Requirements -> Locate "How far from the camera's" in the listing below, then output the line holding it and every line after it, exactly and with nothing else.

Dataset records ->
-- -- --

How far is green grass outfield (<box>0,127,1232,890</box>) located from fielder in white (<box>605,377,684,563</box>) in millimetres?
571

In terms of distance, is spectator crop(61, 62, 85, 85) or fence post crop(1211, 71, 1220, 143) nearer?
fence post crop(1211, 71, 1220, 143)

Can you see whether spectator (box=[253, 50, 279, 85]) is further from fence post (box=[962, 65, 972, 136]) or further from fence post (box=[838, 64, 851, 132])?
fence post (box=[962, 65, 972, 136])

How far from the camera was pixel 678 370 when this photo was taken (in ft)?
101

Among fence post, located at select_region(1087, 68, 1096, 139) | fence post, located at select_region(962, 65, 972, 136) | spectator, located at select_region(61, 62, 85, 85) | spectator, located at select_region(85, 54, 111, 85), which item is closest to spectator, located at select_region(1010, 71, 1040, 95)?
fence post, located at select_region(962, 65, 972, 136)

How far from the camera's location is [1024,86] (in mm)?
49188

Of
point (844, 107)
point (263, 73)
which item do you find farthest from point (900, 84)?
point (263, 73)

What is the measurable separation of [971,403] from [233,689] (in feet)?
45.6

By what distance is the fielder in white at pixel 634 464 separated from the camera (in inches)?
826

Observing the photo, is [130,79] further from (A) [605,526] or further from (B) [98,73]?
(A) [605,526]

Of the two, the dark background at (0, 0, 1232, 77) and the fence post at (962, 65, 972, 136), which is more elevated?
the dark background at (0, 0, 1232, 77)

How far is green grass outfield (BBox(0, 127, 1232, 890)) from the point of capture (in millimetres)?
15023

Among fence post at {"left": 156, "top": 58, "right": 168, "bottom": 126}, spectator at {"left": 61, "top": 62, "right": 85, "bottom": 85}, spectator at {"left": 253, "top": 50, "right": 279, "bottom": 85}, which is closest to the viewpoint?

-- -- --

Result for this exercise ->
How far from the camera's location is [1024,86] (in mm)?
49188

Of
point (844, 107)
point (263, 73)
which item do you find farthest from point (900, 84)?
point (263, 73)

What is the measurable separation of [971,403] from [233,689] (in feet)?
45.6

By what distance is the fielder in white at pixel 634 464 separated from the camera (in inches)?
826

Observing the photo, is [130,79] further from (A) [605,526] or further from (B) [98,73]?
(A) [605,526]

Of the two, the dark background at (0, 0, 1232, 77) and the fence post at (962, 65, 972, 136), which is more elevated?
the dark background at (0, 0, 1232, 77)

How far is green grass outfield (BBox(0, 127, 1232, 890)) from the point of capture (in millimetres)?
15023

Among fence post at {"left": 156, "top": 58, "right": 168, "bottom": 126}, spectator at {"left": 61, "top": 62, "right": 85, "bottom": 85}, spectator at {"left": 253, "top": 50, "right": 279, "bottom": 85}, which is closest to the viewpoint?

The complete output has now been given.